# Start of SOURCE DATA

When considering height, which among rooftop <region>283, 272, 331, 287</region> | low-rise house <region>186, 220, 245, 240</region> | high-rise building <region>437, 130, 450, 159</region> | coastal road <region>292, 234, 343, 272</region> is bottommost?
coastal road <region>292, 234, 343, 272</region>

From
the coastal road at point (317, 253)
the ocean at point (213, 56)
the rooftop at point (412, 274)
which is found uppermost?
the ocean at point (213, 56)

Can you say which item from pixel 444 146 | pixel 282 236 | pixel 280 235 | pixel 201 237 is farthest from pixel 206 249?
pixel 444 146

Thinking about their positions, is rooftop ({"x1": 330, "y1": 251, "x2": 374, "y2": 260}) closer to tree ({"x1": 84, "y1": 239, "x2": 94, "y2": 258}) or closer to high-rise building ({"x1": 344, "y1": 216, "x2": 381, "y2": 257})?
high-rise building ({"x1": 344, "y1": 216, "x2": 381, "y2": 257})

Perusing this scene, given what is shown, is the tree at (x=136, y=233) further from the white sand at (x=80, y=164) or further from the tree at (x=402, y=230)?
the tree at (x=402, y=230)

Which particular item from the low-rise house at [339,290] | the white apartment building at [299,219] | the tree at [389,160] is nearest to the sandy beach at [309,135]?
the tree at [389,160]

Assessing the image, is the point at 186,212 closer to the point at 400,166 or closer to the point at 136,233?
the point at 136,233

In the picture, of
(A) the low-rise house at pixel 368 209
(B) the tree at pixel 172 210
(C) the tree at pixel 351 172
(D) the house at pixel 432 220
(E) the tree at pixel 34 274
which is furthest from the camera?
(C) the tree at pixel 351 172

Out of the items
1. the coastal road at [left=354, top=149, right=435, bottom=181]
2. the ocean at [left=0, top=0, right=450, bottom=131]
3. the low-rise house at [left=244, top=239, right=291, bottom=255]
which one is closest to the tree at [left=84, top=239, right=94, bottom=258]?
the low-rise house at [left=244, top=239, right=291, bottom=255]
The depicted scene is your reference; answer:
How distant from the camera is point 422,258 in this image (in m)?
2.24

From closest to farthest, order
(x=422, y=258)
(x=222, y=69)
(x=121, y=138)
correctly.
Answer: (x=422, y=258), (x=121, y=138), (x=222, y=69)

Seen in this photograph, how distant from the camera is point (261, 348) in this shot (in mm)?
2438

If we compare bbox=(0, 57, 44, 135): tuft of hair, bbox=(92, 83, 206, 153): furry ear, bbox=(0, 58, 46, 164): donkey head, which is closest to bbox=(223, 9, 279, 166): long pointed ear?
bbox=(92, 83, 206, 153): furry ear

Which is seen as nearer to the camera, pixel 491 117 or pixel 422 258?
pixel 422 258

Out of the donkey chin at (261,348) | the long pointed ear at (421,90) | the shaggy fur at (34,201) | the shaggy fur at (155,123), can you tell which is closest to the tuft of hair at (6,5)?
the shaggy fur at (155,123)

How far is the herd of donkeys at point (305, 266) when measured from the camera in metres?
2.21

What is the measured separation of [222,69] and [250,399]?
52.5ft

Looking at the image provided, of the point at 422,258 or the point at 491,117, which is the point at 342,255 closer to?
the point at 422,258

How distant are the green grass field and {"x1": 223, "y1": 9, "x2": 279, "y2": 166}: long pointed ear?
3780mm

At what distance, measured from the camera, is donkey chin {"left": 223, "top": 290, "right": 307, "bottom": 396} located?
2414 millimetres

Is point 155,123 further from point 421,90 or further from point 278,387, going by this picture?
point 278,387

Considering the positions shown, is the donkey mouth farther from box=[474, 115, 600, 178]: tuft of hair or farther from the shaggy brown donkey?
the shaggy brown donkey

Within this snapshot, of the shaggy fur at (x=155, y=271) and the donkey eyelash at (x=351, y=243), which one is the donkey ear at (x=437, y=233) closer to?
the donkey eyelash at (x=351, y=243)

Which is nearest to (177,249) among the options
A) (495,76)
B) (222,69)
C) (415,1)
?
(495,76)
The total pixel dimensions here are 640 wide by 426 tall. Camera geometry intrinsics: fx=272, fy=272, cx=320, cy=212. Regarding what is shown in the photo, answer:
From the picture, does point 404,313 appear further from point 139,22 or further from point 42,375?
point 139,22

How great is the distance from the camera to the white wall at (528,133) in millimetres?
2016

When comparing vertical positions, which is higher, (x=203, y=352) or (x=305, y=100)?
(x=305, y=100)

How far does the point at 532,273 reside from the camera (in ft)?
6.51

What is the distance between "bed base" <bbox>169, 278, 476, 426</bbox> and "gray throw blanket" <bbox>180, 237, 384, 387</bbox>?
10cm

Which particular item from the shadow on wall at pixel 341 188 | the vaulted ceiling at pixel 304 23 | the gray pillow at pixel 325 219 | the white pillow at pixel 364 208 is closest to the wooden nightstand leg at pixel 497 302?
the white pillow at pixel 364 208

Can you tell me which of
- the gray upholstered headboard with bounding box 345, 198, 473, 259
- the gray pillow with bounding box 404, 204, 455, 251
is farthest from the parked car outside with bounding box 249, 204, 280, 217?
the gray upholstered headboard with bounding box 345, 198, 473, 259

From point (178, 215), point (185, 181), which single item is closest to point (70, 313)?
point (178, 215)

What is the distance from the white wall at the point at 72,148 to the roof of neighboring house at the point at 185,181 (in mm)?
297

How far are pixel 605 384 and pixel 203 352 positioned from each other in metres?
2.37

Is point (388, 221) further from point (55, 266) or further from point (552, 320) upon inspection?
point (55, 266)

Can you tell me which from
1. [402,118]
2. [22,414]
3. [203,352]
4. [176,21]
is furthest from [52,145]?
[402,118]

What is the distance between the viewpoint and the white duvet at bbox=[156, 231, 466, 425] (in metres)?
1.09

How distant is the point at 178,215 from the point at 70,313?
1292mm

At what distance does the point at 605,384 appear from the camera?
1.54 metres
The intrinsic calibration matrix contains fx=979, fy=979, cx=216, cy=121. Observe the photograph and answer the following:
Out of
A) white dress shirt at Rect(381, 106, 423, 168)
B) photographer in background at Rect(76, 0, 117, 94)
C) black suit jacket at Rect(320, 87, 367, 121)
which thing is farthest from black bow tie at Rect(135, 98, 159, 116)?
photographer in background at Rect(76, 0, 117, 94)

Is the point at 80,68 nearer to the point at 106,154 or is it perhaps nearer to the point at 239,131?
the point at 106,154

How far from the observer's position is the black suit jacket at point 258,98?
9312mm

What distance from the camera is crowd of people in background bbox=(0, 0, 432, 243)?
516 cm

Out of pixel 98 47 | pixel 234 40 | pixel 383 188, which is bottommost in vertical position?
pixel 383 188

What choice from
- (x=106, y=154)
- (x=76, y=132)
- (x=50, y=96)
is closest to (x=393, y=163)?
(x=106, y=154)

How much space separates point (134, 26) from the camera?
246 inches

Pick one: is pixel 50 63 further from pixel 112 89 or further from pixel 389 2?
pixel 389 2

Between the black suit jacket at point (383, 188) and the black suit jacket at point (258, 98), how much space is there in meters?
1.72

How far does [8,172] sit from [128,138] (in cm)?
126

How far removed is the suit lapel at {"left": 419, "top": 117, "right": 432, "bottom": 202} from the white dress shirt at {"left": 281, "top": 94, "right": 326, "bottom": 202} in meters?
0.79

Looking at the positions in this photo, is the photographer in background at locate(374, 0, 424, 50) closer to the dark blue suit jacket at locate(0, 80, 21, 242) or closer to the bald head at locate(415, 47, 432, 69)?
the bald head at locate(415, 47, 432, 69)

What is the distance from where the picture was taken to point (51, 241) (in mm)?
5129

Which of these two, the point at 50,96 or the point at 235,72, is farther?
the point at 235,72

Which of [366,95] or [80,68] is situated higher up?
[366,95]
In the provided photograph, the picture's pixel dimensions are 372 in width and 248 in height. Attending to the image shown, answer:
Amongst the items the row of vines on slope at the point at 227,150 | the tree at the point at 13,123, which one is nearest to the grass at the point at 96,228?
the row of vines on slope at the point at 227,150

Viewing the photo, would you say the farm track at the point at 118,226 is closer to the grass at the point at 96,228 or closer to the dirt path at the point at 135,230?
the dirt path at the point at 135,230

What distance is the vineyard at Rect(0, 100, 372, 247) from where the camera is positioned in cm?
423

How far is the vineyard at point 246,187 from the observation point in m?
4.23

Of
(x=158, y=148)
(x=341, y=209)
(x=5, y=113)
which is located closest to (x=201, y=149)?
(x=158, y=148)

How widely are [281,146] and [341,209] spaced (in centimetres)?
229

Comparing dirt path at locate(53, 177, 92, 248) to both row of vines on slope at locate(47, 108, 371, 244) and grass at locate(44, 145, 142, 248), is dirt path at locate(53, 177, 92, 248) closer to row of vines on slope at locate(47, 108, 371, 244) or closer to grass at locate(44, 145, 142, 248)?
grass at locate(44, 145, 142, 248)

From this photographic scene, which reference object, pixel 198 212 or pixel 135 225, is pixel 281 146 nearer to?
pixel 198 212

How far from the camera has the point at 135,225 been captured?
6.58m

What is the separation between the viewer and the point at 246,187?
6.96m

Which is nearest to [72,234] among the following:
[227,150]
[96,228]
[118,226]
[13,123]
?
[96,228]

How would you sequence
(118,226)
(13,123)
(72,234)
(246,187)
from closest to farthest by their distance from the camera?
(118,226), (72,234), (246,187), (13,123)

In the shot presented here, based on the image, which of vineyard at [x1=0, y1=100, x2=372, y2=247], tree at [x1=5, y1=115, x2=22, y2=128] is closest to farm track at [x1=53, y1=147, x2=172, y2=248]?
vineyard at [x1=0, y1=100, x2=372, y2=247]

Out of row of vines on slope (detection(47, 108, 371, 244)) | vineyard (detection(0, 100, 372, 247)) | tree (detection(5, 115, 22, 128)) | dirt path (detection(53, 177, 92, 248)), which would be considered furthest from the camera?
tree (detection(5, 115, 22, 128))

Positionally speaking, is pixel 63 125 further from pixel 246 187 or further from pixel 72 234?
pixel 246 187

# End of SOURCE DATA

▸ WHAT IS ASKED: Rewrite the rows between the line holding "How far from the camera" and the line holding "(118,226), (72,234), (246,187), (13,123)", inclusive, with the requests left as they are. In the answers, shift every distance and every coordinate up by 24.

▸ WRITTEN SOLUTION:
How far from the camera has the point at 135,225 been captured?
30.58m

What is the separation between the viewer and the point at 246,187?
30.96m

Which is nearest to [72,234] among the following:
[227,150]
[96,228]
[118,226]
[13,123]
?
[120,252]

How would you sequence
(118,226)
(13,123)
(72,234)
(246,187)
from closest to farthest by their distance from the camera?
(142,250), (96,258), (270,211), (37,147)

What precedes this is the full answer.